Глав-полит-богослужение. Опубликовано: Гудок. 1924. 24 июля, под псевдонимом «М. Б.» Ошибочно републиковано в сборнике: Катаев. В. Горох в стенку. М.: Сов. писатель. 1963. Републиковано в сб.: Булгаков М. Записки на манжетах. М.: Правда, 1988. (Б-ка «Огонек», № 7). Печатается по тексту «Гудка».

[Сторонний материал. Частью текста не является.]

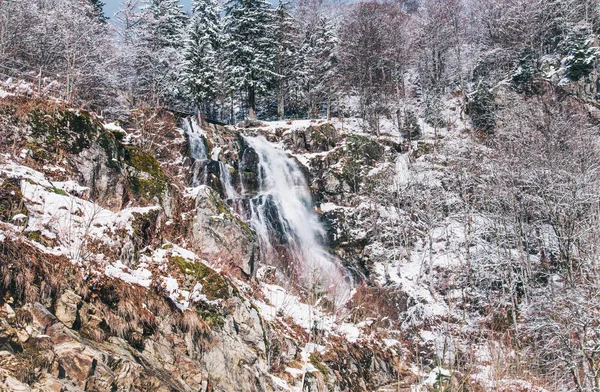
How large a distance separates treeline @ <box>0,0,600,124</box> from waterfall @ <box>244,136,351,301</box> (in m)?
8.30

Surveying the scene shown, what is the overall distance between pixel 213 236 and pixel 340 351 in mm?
5145

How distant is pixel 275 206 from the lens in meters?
20.7

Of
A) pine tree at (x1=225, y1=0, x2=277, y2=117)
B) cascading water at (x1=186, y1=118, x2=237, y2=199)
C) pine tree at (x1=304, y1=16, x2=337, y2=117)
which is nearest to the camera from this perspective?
cascading water at (x1=186, y1=118, x2=237, y2=199)

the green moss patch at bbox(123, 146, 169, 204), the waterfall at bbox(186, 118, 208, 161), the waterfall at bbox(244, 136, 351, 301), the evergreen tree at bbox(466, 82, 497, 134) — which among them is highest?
the evergreen tree at bbox(466, 82, 497, 134)

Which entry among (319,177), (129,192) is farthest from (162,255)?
(319,177)

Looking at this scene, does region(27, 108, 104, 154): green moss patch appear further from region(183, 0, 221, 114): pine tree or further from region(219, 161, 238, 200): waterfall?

Эту быль, похожую на легенду, нам рассказал осенью 1944 года восьмидесятилетний Яков Брыня, житель белорусской деревни Головенчицы, что близ Гродно. Возможно, и не все сохранила его память — чересчур уж много лиха выпало на седую голову: фашисты насмерть засекли жену — старуха не выдала партизанские тропы, — угнали на каторгу дочь, спалили дом, и сам он поранен — правая рука висит плетью. Но, глядя на его испещренное глубокими морщинами лицо, в глаза его, все еще ясные и мудрые, каждый из нас чувствовал: ничто не сломило гордого человека.
СОДЕРЖАНИЕШадринский гусьНеобыкновенное возвышение Саввы СобакинаПсиноголовый ХристофорКаверзаБольшой конфузМедвежья историяРассказы о Суворове:Высочайшая наградаВ крепости НейшлотеНаказанный щегольСибирские помпадуры:Его превосходительство тобольский губернаторНеобыкновенные иркутские истории«Батюшка Денис»О сибирском помещике и крепостной любвиО борзой и крепостном мальчуганеО том, как одна княгиня держала в клетке парикмахера, и о свободе человеческой личностиРассказ о первом русском золотоискателе.